**List of tasks**:
(1) For the passage about Theophilus Carter, decide whether each statement agrees with it: (a) Carter was born in Oxford; (b) two alarm clock beds were displayed at the Great Exhibition of 1851; (c) Carter's name appears in the Exhibition's catalogue. Answer yes or no for each, quoting the deciding words.
(2) According to the passage about Theophilus Carter, what did The Alarm Clock Bed do to the sleeper at waking-up time?
(3) Turn the paragraph in the passage about Theophilus Carter that begins "Carter was born in Oxford" into a short list that keeps its main facts.

**Excerpted passage**:
::::::::

Theophilus Carter (1824 – 21 December 1904) was an eccentric British furniture dealer who may have been an inspiration for the illustration by Sir John Tenniel of Lewis Carroll's characters the Mad Hatter in his 1865 novel Alice's Adventures in Wonderland and Hatta in the 1871 sequel Through the Looking-Glass.

==Inventor and craftsman==
Carter was born in Oxford, the son of Thomas Carter and Harriet. Some writers claim that Carter was a servitor at Christ Church, one of the University of Oxford's colleges during the 1850s and 1860s, at the same time that Lewis Carroll was there. However, there is no evidence for this claim (see below). It is claimed by some sources that Carter invented The Alarm Clock Bed, exhibited at the Great Exhibition of 1851, and which tipped out the sleeper at waking-up time into a tub of cold water. However, while an alarm clock bed was indeed displayed at the Exhibition – in fact two were – Carter's name is lacking in both the Exhibition's catalogue and any other known documentation.

::::::::

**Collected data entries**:
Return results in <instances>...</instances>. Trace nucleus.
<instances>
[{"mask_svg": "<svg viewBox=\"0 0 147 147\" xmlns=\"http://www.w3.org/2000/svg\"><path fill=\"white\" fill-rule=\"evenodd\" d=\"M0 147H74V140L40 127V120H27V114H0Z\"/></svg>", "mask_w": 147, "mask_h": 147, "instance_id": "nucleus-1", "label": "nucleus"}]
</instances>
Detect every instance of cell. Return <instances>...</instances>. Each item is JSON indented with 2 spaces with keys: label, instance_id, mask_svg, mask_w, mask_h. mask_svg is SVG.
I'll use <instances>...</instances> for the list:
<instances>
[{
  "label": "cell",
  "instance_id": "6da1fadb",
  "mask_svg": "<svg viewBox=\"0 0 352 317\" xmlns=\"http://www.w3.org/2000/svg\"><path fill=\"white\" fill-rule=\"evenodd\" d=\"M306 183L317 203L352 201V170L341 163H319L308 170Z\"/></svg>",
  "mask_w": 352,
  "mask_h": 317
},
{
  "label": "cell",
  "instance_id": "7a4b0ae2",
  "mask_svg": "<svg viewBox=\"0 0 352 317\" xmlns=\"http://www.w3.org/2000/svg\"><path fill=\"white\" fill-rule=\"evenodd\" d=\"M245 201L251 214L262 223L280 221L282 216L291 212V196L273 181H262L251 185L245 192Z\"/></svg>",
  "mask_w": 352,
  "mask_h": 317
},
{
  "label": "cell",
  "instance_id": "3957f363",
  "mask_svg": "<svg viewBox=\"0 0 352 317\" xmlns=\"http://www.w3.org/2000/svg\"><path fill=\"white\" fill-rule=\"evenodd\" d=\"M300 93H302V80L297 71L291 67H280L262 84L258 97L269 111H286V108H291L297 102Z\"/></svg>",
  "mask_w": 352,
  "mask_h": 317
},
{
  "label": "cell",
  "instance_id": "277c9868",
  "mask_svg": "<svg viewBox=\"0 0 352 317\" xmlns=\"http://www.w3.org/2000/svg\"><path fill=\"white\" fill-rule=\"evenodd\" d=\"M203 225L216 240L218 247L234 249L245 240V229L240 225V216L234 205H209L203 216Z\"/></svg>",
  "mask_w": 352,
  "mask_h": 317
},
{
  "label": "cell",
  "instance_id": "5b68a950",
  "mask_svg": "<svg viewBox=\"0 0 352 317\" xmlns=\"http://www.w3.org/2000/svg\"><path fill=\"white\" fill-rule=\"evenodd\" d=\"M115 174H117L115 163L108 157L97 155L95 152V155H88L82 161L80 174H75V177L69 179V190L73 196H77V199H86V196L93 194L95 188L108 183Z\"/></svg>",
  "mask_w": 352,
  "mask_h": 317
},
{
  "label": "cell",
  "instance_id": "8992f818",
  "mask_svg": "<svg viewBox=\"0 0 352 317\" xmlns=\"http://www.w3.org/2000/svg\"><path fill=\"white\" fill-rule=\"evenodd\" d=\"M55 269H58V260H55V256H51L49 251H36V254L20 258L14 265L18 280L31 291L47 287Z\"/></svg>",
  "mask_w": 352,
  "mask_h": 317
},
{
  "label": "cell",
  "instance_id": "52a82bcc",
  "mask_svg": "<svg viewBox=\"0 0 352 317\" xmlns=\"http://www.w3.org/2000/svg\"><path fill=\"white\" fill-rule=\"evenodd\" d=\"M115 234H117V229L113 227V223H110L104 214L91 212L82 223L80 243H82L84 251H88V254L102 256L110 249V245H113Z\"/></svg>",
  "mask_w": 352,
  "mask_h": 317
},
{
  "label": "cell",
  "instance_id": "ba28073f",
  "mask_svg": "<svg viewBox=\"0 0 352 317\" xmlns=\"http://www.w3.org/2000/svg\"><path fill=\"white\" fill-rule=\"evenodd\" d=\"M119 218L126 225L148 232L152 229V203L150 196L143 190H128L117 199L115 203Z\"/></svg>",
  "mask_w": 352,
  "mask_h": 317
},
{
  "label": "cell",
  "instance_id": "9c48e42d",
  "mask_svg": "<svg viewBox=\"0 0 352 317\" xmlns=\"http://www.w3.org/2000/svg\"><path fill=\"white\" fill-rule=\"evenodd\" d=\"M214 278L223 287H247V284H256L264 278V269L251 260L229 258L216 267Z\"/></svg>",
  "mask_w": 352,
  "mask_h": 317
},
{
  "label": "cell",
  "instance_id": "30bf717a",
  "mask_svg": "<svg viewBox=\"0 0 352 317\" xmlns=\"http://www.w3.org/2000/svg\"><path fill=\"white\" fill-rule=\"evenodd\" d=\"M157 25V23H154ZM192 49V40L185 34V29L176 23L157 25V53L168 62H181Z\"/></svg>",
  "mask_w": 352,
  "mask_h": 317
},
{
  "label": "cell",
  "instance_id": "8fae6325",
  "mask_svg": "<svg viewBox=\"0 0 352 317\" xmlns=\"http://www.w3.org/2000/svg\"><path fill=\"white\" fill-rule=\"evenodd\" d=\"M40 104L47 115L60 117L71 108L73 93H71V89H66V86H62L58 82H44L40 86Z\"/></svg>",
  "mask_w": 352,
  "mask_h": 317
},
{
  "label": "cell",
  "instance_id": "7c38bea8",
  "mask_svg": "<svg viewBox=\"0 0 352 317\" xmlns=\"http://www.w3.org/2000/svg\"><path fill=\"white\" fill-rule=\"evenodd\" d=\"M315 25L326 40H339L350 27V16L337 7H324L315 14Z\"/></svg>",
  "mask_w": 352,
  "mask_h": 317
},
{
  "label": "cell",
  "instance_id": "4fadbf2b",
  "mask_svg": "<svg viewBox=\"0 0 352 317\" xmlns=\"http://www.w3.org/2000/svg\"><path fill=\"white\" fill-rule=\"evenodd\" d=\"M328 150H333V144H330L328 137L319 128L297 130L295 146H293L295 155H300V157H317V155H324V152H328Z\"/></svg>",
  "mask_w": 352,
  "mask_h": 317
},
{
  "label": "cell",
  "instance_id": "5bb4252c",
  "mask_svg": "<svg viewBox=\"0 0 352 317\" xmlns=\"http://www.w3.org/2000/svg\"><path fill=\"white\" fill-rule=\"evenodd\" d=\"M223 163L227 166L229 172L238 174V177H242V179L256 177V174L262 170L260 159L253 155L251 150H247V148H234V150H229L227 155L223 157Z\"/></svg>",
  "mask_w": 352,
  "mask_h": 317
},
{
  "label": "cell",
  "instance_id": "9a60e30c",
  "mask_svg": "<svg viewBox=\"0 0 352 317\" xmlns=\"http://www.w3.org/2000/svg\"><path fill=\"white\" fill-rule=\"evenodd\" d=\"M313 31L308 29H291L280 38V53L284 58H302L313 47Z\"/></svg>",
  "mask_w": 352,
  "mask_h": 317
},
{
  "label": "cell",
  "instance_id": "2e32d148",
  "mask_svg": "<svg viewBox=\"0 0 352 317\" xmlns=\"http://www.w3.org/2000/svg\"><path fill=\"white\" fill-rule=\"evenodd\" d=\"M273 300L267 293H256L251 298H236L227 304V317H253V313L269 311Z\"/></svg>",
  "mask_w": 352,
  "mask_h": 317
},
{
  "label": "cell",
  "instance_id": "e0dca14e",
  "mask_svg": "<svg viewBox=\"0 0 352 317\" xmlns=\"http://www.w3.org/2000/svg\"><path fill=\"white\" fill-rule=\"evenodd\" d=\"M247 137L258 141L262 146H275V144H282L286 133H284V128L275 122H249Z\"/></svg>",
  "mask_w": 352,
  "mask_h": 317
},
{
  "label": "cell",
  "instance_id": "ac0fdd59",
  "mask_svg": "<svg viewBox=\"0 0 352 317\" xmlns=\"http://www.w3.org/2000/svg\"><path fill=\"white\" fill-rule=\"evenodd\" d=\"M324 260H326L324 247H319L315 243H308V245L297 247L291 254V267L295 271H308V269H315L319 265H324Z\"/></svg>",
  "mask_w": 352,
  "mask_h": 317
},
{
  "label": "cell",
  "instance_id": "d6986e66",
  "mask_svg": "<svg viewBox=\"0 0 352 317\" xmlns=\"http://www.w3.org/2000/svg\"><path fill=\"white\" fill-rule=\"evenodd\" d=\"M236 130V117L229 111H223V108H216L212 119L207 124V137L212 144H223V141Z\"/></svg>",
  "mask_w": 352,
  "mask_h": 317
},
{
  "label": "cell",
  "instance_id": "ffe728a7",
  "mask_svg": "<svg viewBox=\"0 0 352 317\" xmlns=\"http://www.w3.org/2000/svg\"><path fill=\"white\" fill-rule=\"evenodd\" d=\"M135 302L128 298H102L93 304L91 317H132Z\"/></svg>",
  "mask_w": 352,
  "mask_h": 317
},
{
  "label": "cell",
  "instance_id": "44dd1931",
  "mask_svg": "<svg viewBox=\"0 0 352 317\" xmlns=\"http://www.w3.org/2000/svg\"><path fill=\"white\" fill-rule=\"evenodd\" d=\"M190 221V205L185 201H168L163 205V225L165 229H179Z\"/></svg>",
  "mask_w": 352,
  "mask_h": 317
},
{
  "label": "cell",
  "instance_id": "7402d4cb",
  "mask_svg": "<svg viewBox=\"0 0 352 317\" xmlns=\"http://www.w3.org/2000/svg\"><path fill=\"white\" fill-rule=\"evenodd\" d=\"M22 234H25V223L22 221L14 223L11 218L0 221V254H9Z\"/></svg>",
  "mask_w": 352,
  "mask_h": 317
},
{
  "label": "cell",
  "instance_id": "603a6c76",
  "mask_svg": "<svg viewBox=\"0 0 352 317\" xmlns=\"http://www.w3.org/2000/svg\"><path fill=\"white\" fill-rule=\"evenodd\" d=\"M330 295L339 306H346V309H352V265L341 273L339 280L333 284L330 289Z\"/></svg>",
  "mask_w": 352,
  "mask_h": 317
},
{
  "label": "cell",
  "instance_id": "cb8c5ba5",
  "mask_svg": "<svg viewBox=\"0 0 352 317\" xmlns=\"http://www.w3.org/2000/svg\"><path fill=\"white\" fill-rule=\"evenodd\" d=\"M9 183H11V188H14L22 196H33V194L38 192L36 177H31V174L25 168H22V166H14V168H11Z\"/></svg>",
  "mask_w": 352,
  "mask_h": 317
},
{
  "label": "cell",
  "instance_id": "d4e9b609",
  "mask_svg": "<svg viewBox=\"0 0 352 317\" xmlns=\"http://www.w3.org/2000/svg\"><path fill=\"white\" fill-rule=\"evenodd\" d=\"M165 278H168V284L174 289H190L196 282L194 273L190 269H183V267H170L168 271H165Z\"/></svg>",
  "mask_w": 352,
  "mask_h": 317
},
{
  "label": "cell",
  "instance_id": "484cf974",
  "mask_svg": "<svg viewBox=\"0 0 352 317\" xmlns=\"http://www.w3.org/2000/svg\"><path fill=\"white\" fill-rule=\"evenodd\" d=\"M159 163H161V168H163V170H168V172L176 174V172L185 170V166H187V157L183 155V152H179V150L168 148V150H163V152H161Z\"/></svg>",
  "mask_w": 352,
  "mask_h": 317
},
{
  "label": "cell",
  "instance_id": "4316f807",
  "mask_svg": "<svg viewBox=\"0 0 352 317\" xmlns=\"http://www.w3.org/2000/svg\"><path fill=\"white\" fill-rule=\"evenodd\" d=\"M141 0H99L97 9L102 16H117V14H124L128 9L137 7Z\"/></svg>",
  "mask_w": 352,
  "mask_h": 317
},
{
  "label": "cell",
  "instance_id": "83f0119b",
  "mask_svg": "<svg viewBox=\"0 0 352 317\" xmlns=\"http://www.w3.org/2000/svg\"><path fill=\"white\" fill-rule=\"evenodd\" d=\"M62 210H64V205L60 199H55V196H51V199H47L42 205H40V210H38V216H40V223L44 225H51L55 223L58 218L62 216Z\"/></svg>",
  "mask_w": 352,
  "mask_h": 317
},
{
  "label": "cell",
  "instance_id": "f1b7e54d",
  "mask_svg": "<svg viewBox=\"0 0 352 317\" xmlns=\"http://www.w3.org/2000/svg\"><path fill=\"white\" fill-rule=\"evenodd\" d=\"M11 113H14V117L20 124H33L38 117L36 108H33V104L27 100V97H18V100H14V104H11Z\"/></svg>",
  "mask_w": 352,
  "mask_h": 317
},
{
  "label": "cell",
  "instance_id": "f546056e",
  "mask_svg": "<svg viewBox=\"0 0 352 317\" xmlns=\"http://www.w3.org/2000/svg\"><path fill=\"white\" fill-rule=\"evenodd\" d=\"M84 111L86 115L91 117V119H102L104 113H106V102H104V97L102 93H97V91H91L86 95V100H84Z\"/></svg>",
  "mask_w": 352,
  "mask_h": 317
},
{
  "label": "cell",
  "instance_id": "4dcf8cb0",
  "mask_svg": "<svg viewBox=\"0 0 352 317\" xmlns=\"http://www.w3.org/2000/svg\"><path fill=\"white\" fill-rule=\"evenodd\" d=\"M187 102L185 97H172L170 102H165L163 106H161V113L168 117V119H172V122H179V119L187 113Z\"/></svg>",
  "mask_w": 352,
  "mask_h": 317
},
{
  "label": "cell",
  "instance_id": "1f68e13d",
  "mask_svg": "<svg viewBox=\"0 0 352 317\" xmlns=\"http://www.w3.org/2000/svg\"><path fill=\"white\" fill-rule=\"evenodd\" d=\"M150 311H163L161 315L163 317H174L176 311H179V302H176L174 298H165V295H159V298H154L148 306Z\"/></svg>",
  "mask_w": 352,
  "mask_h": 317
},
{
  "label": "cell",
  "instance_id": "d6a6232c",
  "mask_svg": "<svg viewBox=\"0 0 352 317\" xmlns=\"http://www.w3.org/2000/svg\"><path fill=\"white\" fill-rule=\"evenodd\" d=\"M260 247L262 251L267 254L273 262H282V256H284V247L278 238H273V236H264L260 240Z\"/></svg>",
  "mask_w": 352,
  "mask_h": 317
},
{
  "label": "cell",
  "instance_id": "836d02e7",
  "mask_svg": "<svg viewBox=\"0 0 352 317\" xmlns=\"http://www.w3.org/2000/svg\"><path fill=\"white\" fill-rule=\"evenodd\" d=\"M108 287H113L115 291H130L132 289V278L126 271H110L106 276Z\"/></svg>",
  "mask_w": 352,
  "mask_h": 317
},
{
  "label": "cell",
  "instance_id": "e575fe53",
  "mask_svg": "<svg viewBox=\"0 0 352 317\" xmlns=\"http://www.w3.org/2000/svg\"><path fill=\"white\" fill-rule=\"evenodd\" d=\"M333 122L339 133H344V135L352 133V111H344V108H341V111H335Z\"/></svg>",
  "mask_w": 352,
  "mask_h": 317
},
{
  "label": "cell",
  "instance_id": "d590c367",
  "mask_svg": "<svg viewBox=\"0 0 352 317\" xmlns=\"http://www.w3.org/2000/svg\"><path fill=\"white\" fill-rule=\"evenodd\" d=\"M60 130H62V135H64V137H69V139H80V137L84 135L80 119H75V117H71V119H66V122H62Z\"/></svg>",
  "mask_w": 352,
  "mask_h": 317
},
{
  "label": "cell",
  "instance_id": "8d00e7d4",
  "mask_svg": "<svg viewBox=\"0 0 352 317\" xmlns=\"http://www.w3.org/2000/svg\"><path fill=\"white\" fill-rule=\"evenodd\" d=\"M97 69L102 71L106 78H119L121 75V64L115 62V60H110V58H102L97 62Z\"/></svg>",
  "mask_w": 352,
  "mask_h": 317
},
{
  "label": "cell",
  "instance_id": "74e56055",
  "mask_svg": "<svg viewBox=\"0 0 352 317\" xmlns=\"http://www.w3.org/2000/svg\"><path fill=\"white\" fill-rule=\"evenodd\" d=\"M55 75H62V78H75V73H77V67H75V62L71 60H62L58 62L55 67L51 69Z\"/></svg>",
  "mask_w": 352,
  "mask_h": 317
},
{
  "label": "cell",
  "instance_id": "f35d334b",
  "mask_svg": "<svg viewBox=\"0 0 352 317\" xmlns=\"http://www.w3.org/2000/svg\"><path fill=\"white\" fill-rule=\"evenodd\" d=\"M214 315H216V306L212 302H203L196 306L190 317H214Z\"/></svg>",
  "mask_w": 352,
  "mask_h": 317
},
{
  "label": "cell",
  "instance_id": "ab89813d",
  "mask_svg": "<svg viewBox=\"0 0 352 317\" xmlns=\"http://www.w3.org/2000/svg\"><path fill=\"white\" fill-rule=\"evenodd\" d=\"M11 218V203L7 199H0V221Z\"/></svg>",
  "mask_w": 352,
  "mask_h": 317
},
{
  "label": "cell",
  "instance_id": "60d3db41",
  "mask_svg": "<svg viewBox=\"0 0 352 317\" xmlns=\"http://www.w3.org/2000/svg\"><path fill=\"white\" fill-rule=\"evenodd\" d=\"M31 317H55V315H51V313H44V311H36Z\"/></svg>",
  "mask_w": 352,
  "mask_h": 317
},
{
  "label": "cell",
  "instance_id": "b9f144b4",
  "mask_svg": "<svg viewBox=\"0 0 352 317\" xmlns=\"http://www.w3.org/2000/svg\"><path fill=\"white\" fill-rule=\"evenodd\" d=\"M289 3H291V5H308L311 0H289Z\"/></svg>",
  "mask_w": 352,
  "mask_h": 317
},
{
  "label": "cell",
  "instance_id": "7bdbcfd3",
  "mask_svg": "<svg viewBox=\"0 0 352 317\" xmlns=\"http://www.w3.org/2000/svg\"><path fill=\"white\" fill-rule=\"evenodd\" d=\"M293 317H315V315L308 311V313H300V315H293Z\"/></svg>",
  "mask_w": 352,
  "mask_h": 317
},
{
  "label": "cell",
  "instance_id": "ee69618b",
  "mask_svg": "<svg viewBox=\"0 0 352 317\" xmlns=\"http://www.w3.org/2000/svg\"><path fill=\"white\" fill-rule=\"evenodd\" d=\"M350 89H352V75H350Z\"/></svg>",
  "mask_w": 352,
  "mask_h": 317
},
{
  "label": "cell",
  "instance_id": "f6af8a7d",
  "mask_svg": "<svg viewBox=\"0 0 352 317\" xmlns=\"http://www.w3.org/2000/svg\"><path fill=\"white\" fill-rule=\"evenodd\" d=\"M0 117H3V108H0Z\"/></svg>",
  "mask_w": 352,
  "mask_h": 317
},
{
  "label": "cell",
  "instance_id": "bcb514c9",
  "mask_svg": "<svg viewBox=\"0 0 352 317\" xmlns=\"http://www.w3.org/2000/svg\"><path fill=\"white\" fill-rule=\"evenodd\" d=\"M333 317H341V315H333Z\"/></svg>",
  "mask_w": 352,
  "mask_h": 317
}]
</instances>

::::::::

**Answers below**:
(1)
(a) Yes: "Carter was born in Oxford"
(b) Yes: "while an alarm clock bed was indeed displayed at the Exhibition – in fact two were"
(c) No: "Carter's name is lacking in both the Exhibition's catalogue and any other known documentation"

(2) It tipped the sleeper out into a tub of cold water.

(3)
- Carter was born in Oxford, the son of Thomas Carter and Harriet.
- Some writers claim he was a servitor at Christ Church, Oxford, in the 1850s and 1860s, when Lewis Carroll was there, but there is no evidence for this.
- Some sources claim he invented The Alarm Clock Bed, shown at the Great Exhibition of 1851, which tipped the sleeper into a tub of cold water at waking-up time.
- Two alarm clock beds were displayed at the Exhibition, but Carter's name appears neither in its catalogue nor in any other known documentation.